Common genetic birth defects include sickle cell disease, Down syndrome and cystic fibrosis, states Healthline. These defects occur from abnormalities in a child’s chromosomes or genes.
Sickle cell disease is a condition in which a child inherits two sickle hemoglobin genes from the parents, due to a genetic abnormality, reports WebMD. The hemoglobin in normal round red blood cells carries blood effectively to all body parts. Oxygen from sickle hemoglobin sticks together and form rods, damaging red blood cells and causing them to have crescent shapes. This action causes anemia, pain and damage to the lungs, kidneys, brain and liver.

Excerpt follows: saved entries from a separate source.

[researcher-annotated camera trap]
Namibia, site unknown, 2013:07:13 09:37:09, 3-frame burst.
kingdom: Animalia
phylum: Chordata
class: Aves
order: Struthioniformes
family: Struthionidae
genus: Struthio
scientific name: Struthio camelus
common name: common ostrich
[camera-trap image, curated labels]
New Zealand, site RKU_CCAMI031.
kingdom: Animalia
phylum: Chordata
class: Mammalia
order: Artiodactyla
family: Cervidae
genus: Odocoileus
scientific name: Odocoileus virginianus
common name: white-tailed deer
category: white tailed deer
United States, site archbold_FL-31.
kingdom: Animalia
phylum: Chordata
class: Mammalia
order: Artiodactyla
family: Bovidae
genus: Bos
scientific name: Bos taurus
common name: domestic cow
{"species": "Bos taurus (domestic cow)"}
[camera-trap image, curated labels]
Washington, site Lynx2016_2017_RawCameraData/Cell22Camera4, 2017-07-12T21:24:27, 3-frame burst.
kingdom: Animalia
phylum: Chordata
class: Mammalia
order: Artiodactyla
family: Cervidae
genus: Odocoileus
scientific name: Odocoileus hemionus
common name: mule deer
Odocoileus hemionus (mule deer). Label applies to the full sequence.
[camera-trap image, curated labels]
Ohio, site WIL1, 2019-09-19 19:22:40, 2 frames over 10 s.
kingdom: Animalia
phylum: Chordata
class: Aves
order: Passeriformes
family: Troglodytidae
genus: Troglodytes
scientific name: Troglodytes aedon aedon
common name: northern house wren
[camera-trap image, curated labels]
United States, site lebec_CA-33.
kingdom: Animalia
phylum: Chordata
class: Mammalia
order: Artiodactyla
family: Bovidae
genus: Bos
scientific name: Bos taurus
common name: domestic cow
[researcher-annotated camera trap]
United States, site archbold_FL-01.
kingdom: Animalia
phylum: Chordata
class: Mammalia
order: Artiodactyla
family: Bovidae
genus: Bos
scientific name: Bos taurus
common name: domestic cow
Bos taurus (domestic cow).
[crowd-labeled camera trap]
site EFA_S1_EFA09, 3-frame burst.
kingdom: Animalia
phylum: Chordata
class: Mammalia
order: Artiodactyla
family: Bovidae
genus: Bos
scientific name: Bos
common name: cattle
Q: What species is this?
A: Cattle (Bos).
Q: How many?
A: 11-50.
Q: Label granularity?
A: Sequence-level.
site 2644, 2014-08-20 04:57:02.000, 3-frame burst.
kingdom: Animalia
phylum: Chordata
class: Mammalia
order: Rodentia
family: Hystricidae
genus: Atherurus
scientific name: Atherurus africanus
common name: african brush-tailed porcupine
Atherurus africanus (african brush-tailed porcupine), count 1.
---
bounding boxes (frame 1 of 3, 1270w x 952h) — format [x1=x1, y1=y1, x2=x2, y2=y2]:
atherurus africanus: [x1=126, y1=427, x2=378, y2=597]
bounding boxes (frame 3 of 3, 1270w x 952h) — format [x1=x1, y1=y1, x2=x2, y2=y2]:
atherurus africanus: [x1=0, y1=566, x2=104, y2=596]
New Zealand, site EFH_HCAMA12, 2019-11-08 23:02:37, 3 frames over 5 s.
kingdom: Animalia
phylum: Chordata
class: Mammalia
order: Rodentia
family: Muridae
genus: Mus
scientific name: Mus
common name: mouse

Down syndrome occurs from abnormal cell division, causing extra genetic material from chromosome 21, notes Mayo Clinic. As of 2015, the cause of Down syndrome is unknown, but risk factors include a child born to a woman aged 35 and above and having a brother or sister with this condition, according to WebMD. Children with this syndrome tend to have a short neck and flat face and may have learning disabilities.
Cystic fibrosis is a condition that affects the cells that produce digestive juices, mucus and sweat, causing severe damage to the digestive system and the lungs. These secretions become thick and sticky, plugging the ducts, tubes and passageways in the pancreas and lungs.